Specifically for this study, patients are asked to complete a number of questionnaires before surgery (baseline) and at 3, 6, and 12 months after the optimization period. These are questionnaires that are also (partly) used as standard at the Rijnstate Hospital, taking approximately 20 minutes to complete. Study participants will receive placebo (inactive) stimulation for a period of 3 months. Treatment with placebo stimulation may be associated with suboptimal pain relief. This risk is to a large extend offset by the possibility for patients to decide at any time, but after testing the stimulation form for at least 1 week due to the carryover effect, to prematurely switch to the other stimulation group to receive the other stimulation form. The patient can also at any time decide to switch back to the previous stimulation group after testing the stimulation form at least 1 additional week. 

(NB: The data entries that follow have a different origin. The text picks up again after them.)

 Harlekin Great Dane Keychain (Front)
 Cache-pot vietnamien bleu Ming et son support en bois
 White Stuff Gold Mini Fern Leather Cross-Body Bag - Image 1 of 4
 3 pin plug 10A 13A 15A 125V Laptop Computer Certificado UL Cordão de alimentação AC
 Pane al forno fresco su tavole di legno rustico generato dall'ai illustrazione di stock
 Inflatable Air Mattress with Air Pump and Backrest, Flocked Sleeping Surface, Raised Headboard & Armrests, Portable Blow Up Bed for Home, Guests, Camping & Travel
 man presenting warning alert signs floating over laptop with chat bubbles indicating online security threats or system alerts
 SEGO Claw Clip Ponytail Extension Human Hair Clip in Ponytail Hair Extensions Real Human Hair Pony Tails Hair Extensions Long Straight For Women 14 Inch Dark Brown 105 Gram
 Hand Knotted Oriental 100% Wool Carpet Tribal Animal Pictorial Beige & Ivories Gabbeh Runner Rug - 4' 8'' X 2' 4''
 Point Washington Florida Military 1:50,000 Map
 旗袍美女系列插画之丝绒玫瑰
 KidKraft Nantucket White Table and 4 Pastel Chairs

We do not anticipate any additional risks, complications, and/or side effects beyond the regular risks and side effects associated with the implantation of a spinal cord stimulation system.
These risks include:

Possible allergic skin rash or a local hematoma at the injection site are side effects of spinal cord neurostimulation. There is a very small chance of epidural bleeding (not higher than with any form of regional anesthesia) and risk of system infection. In general, infection occurs in 2% of implanted patients at Rijnstate Hospital. These are usually superficial skin infections, but attention should be paid to deeper infections. Therefore, patients routinely receive preoperative prophylactic antibiotics and are informed about infection symptoms (pain, redness, fever, stiff neck). At the start of treatment, patients are contacted twice a week by the pain center regarding possible infection or meningitis symptoms.